From the records below, extract all the text exactly and leave the images behind.

►

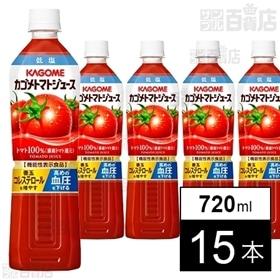 カゴメトマトジュース 低塩720ml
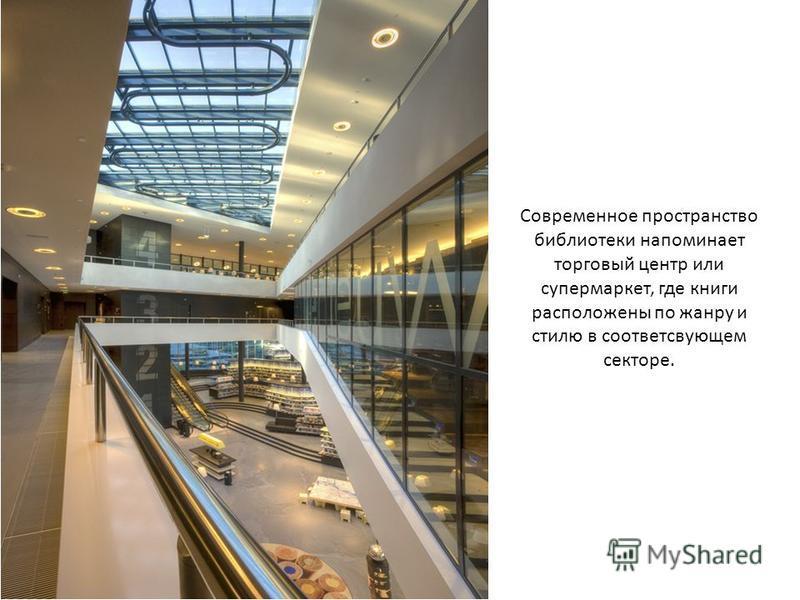 Современное пространство библиотеки напоминает торговый центр или супермаркет, где книги расположены по жанру и стилю в соответствующем секторе.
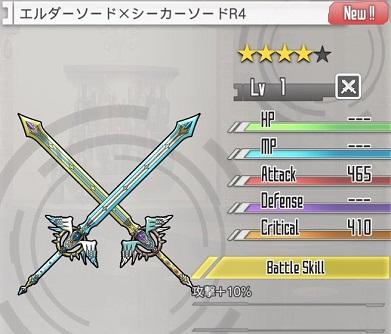 HRキリトのモチーフ武器!強力な無属性の☆4双剣「エルダーソード×シーカーソード」の武器情報まとめ!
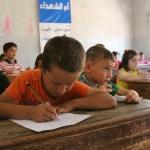 تقديم الإمتحانات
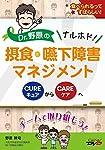 Dr.野原のナルホド!摂食・嚥下障害マネジメント ~キュアからケアへ~ /ケアネット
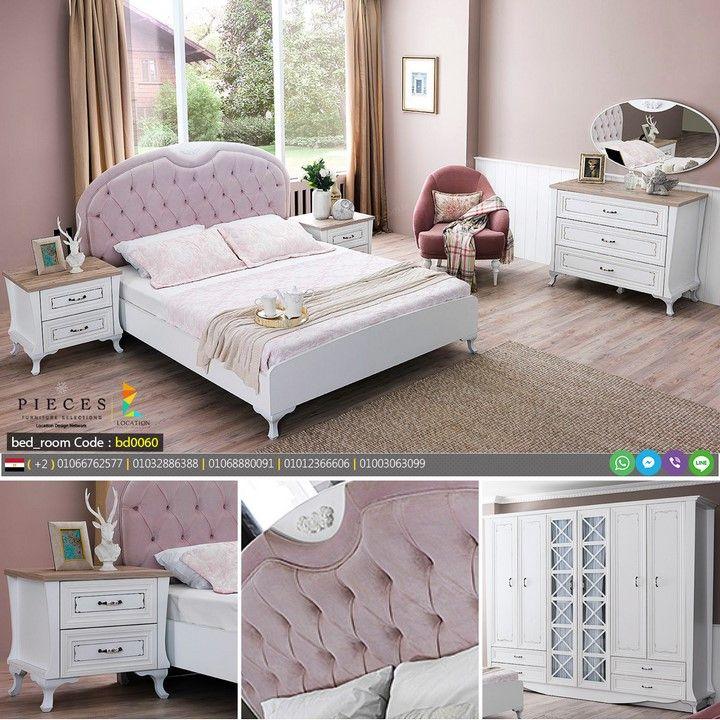 افخم غرف نوم مودرن 2019 لوكشين ديزين نت Modern Furniture Stores Furniture Home Decor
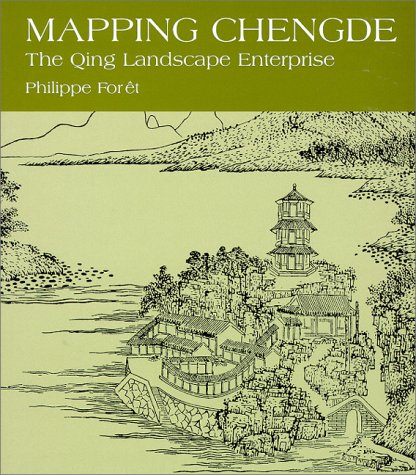 9780824819804: Mapping Chengde: The Qing Landscape Enterprise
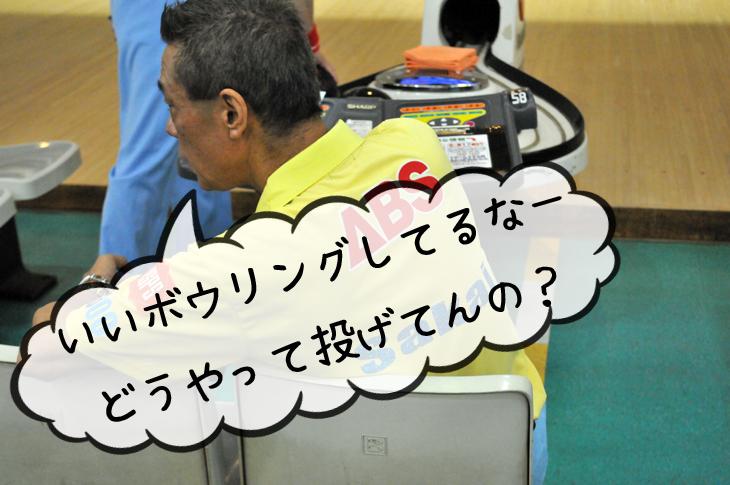 酒井武雄 プロスポーツ大賞 連続シード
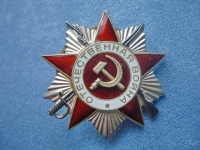 Орден «Отечественной Войны» второй степени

◄

Response for this exercise:
 カゴメトマトジュース 低塩720ml
 Современное пространство библиотеки напоминает торговый центр или супермаркет, где книги расположены по жанру и стилю в соответствующем секторе.
 HRキリトのモチーフ武器!強力な無属性の☆4双剣「エルダーソード×シーカーソード」の武器情報まとめ!
 تقديم الإمتحانات
 Dr.野原のナルホド!摂食・嚥下障害マネジメント ~キュアからケアへ~ /ケアネット
 افخم غرف نوم مودرن 2019 لوكشين ديزين نت Modern Furniture Stores Furniture Home Decor
 9780824819804: Mapping Chengde: The Qing Landscape Enterprise
 酒井武雄 プロスポーツ大賞 連続シード
 Орден «Отечественной Войны» второй степени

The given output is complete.